Jakarta (04/8) – Hari terakhir rangkaian kegiatan kampanye publik dalam rangka memperingati Hari Anti Perdagangan Orang Sedunia diselenggarakan di Car Free Day bundaran HI, Jakarta. Diawali dengan zumba bersama kemudian dilanjutkan dengan Power Talk bersama dengan perwakilan dari Kementerian Pemberdayaan Perempuan dan Perlindungan Anak (Kemen PPPA), Serikat Buruh Migran Indonesia (SBMI), Solidaritas Perempuan, dan International Organization for Migration (IOM).
Pada kesempatan tersebut, Asisten Deputi Perlindungan Hak Perempuan dari Tindak Pidana Perdagangan Orang (TPPO), Destri Handayani mengatakan TPPO merupakan permasalahan kompleks yang tengah kita hadapi. “Dewasa ini modus TPPO semakin berkembang pesat tidak lagi soal tawaran bekerja keluar negeri akan tapi juga tipu daya agar korban bersedia menjadi pengantin pesanan, menerima pekerjaan di industri hiburan dan jasa bahkan iming-iming pendidikan yang lebih baik seperti pertukaran pelajar antar negara,” tambah Destri.
Sementara itu, Ketua Solidaritas Perempuan, Dinda Nuuranisa Yura mengatakan banyak cara yang dapat dilakukan untuk menunjukan kepedulian kita terhadap tindak pidana perdagaan orang. “Salah satu yang paling sederhana melalui talkwhow hari ini.
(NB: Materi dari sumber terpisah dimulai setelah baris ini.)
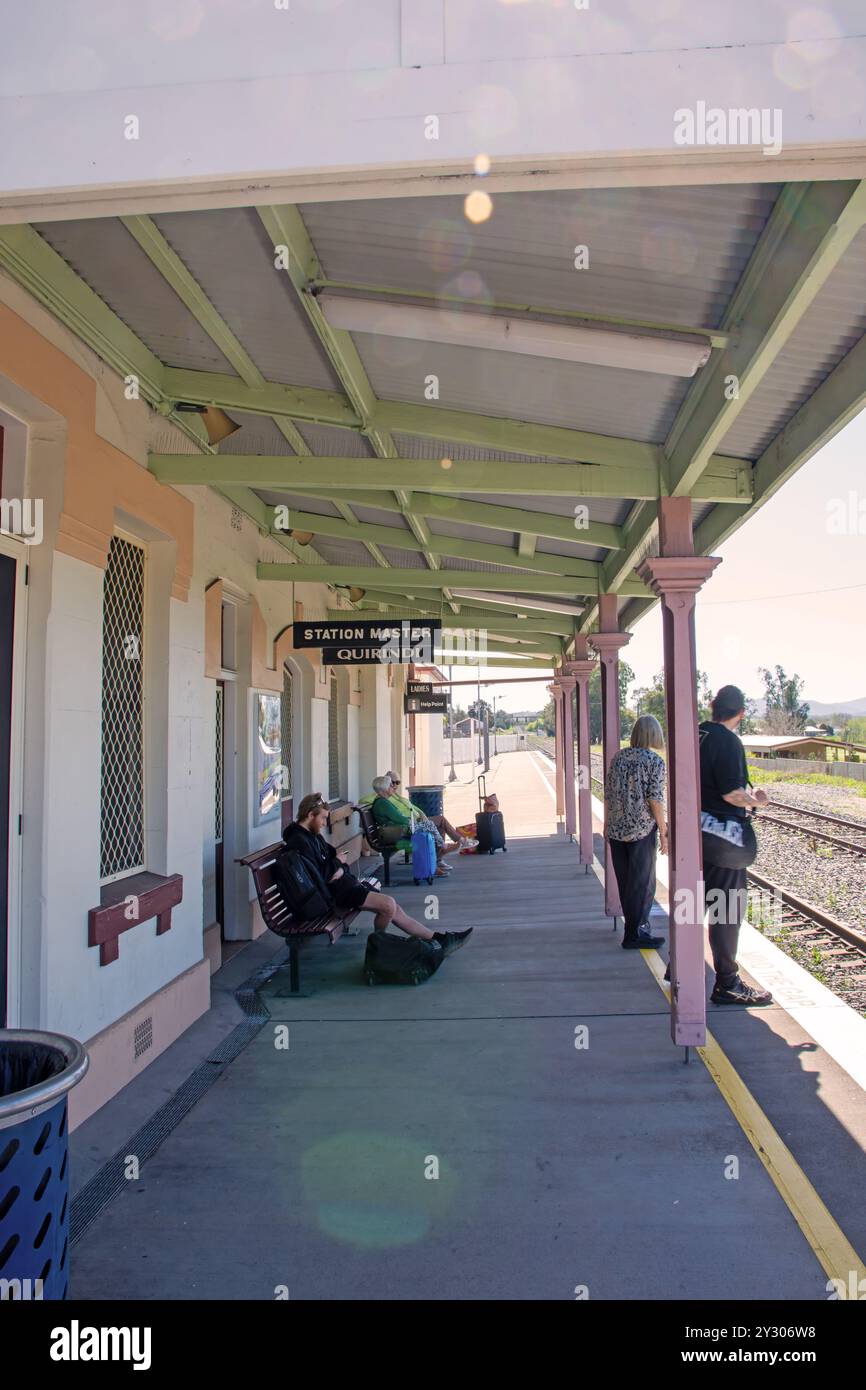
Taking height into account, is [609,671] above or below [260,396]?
below

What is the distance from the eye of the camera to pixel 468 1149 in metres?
3.53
Penyebaran informasi dari mulut ke mulut tentang apa, bagaimana, kemudian pencegahan serta penanganan TPPO akan memberikan dampak yang cukup signifikan. Karena pencegahan TPPO dapat dimulai dari keluarga dan lingkungan sekitar dengan mulai sadar lapor jika ada indikasi perdagangan orang,” ujar Nisa.
Korban kejahatan ini juga beragam, tidak hanya menyasar pada perempuan dewasa, tetapi juga kaum laki-laki dan anak-anak serta remaja. Hal-hal di atas menunjukkan bahwa begitu terorganisir dan besarnya kejahatan ini. National Program Officer IOM, Among Resi menyampaikan berbagai modus TPPO mulai dari pekerja seks komersial, pekerja rumah tangga, pertukaran pelajar ditambah lagi modus baru yang sedang berkembang ialah pengantin pesanan mayoritas korbannya adalah kaum perempuan, namun ternyata kaum laki-laki juga bisa menjadi korban TPPO. Berdasarkan data IOM tercatat dari kurang lebih 9000 kasus yang sudah tertangani 200 diantaranya kaum laki-laki menjadi korban TPPO.
“Siapapun bisa jadi korban TPPO ditambah lagi dengan perkembangan teknologi yang menjadi modus baru perdagangan orang. Oleh karena itu, menjadi penting untuk kita mengetahui dan paham apa itu TPPO, bagaimana pencegahan dan penanganan korban TPPO, dimulai dengan peduli terhadap lingkungan sekitar dan mau melaporkan jika terdapat indikasi TTPO. Jangan merasa ini bukan urusan kita dan ini adalah urusan pribadi tapi ini adalah sebuah tindak pidana,” tutur Nisa.
TPPO terjadi manakala terdapat unsur-unsur proses perekrutan dan penempatan pekerja dengan cara-cara tertentu yang mengakibatkan seseorang tereksploitasi. Pada banyak kasus, korban direkrut dan dipindahkan dari tempat asalnya dengan tawaran pekerjaan dan kehidupan yang lebih baik. Tawaran ini juga kerap diiringi dengan pemalsuan dokumen dan/atau penahanan dokumen dengan alasan keamanan dan dapat diterima bekerja dengan baik serta penjeratan hutang dalam proses perekrutan hingga penempatan.
Destri menyampaikan untuk itu penting mengambil upaya menumbuhkan pemahaman dan membangun kesadaran untuk bergerak bersama memerangi kejahatan ini. “Sinergi seluruh eleman mulai dari pemerintah, aparat penegak hukum, kementerian/lembaga, LSM, kekuatan sosial media, tokoh masyarakat, terutama kelompok muda “influencer” memiliki peranan penting guna mendukung suksesnya upaya penyebarluasan informasi ini secara besar-besaran. Melalui rangkaian kegiatan ini, masyarakat perkotaan menyadari potensi dan bahaya TPPO di sekitarnya dan diharapkan dapat berkontribusi untuk mencegah agar kejahatan ini tidak terjadi pada dirinya, keluarga dan lingkungannya,” tutup Destri.